你要做的:
(a) 下面三句說法是否符合這段評論賴和與文協的文字?每句答「是」或「否」,並一字不差地引出原文中起決定作用的字句。(i)<辱?!>這篇小說寫於1931年。(ii)小說結尾,醫生對闖進家中的警察強硬反抗。(iii)賴和借商人的對話道出勞動階級對文協派知識分子的看法。
(b) 為這段評論賴和與文協的文字補上接下來的一段,從最後一句之後續寫。

節選:
-*-*-

賴和以農民的對話道出勞動階級對文協派知識分子及資產階級的看法,表現了他以農民為「主體」來看待殖民地現實的階級認同。<赴會>一作顯現的,正是賴和投身於文協多年後,對文協內部「有產的知識階級」的立場與作法的質疑,這裡已預示了文協未來的命運。
文協的終於分裂說明左派知識分子對體制內抗爭的不耐,賴和扮演的角色也不得不在左右意識型態光譜中逐漸現形。於是乎,就有<辱?!>(1931)這篇小說中顯現得軟弱無能的「文協派」人物形象,賴和藉著群眾與警察看待文協派人物的眼光,再次顯現他對文協派的「妥協主義」的質疑,那些市場的小販說:「文化的也是一款,他們的講演被中止,或者被他們拿去,也不敢○○一下看」,「講就好笑,敢不是因為有這不合理的法,纔起來運動講演?」。
小說結尾,警察甚至還闖進參與文協的醫生家中對他耀武揚威,賴和描寫了醫生唯諾以對的模樣,這種侮辱,除了是對文協派知識分子的質疑,也即是對追求體制內平等的作法之質疑,而又何嘗不是對本身即為醫生的賴和自我的批判。所謂藉演講號召群眾反對殖民者不合理的法,卻又拳拳服膺於「中止講演」的無理命令,這種自我的矛盾與怯懦,充分顯示賴和對包括自己在內的文協知識分子其文化抗爭位置的質疑。

-*-*-

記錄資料
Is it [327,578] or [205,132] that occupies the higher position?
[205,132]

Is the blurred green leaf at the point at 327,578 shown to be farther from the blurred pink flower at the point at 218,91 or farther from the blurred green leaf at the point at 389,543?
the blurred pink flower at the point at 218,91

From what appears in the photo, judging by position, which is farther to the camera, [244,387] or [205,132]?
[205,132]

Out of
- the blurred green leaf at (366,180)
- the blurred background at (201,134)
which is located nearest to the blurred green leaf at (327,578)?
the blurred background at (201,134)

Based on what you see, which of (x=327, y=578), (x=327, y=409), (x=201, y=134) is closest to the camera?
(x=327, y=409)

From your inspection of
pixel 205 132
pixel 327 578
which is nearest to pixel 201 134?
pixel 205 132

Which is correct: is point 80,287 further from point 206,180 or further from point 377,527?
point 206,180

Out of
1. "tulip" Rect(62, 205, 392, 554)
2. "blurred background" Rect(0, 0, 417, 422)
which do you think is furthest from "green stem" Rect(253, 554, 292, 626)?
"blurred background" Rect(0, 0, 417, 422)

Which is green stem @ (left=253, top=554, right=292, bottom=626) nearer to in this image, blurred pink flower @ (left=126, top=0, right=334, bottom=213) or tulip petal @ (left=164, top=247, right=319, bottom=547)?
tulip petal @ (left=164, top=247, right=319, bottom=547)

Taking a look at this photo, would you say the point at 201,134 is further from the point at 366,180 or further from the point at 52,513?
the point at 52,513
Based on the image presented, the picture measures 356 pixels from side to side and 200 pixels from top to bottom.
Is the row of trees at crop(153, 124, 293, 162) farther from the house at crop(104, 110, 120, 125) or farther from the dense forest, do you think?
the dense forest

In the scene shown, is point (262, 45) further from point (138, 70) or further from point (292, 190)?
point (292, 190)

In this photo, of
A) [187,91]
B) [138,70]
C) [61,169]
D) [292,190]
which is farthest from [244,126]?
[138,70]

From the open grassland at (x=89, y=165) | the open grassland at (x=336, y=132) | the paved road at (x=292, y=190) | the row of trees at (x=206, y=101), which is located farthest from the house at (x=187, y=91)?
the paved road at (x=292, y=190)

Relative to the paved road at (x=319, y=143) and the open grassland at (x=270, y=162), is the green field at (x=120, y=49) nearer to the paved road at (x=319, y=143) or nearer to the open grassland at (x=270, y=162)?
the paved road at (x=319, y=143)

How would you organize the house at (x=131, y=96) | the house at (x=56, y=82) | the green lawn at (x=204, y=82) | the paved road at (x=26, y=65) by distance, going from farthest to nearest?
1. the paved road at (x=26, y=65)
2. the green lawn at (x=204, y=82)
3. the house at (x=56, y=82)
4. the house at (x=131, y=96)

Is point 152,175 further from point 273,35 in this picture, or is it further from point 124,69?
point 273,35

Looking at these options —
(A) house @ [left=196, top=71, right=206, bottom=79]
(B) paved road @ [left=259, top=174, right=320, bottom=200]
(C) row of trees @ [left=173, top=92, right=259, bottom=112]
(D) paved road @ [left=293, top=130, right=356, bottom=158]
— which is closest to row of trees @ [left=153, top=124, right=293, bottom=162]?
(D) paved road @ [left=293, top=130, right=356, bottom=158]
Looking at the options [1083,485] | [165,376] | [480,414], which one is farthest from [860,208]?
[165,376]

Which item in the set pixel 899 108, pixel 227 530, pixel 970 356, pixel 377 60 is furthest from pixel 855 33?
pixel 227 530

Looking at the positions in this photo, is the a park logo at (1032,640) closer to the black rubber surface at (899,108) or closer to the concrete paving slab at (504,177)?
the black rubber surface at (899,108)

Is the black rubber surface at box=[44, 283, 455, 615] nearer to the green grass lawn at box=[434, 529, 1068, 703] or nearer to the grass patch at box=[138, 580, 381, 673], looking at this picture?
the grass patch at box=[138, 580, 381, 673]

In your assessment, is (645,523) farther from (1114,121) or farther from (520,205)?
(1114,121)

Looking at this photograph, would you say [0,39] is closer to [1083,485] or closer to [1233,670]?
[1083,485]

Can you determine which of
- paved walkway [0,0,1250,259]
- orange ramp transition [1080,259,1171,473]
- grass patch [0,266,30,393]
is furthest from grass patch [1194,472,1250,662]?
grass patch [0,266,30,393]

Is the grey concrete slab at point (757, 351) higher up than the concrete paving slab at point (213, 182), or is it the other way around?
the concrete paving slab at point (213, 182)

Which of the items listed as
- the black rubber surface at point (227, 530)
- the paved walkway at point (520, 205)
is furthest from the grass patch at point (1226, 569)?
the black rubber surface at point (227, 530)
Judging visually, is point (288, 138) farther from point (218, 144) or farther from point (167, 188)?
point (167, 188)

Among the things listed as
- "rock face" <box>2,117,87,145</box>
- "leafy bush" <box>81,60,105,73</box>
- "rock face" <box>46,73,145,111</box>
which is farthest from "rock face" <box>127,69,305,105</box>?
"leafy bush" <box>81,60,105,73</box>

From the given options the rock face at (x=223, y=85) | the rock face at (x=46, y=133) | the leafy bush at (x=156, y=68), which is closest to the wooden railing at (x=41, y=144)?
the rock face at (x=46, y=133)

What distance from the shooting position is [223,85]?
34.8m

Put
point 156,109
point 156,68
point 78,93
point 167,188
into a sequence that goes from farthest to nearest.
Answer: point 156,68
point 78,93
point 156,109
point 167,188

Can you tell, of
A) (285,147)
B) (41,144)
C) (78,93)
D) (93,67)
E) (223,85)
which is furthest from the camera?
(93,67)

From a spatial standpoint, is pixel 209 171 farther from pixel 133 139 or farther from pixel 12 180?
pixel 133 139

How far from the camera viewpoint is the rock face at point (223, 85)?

-*-*-

參考答案:
(a)
(i)是。「<辱?!>(1931)」
(ii)否。「賴和描寫了醫生唯諾以對的模樣」
(iii)否。「賴和以農民的對話道出勞動階級對文協派知識分子及資產階級的看法」

(b)
的確,賴和小說中的知識分子形象,顯示了賴和對「自我階級」的批判態度,他們雖有思想,但沒有辦法從群眾的立場來思索問題,從而造成理想與現實的隔閡與衝突,並進一步產生異化感,賴和的知識分子形象有如是賴和對自己以及異化於台灣社會的知識分子的診療病歷。
肆、想像解放世界
如果說,文本中呈現賴和對「文化的」所奉行的路線有所質疑、批判,那麼賴和認同的價值與路線又是甚麼?他對於解放世界的想像又是甚麼?
他在一九三一年左翼陣營公開活動遭到殖民政府撲滅之前,始終與左派的關係較為密切;即使在而後,因政治、社會運動趨於停頓而進一步發展的文藝活動中,賴和思想依然與左翼文藝思潮的發展息息相關。因此在左翼運動沈寂後,他許\多作品也多指向對文協派知識分子那種小資產階級錯誤的妥協性與階級立場。
<赴會>與<富戶人的歷史>都是賴和生前未發表的遺稿,也都不約而同地站在勞動階級的立場,對文協首腦霧峰林家及其周圍團體在社會地位與政治運動兩方面加以諷刺。賴和似乎是說,文協派改良主義者受到階級立場的侷限,無法站在廣大勞動階級的立場進行反日政治運動;甚至,他們本身就是剝削勞動階級的地主與資本家。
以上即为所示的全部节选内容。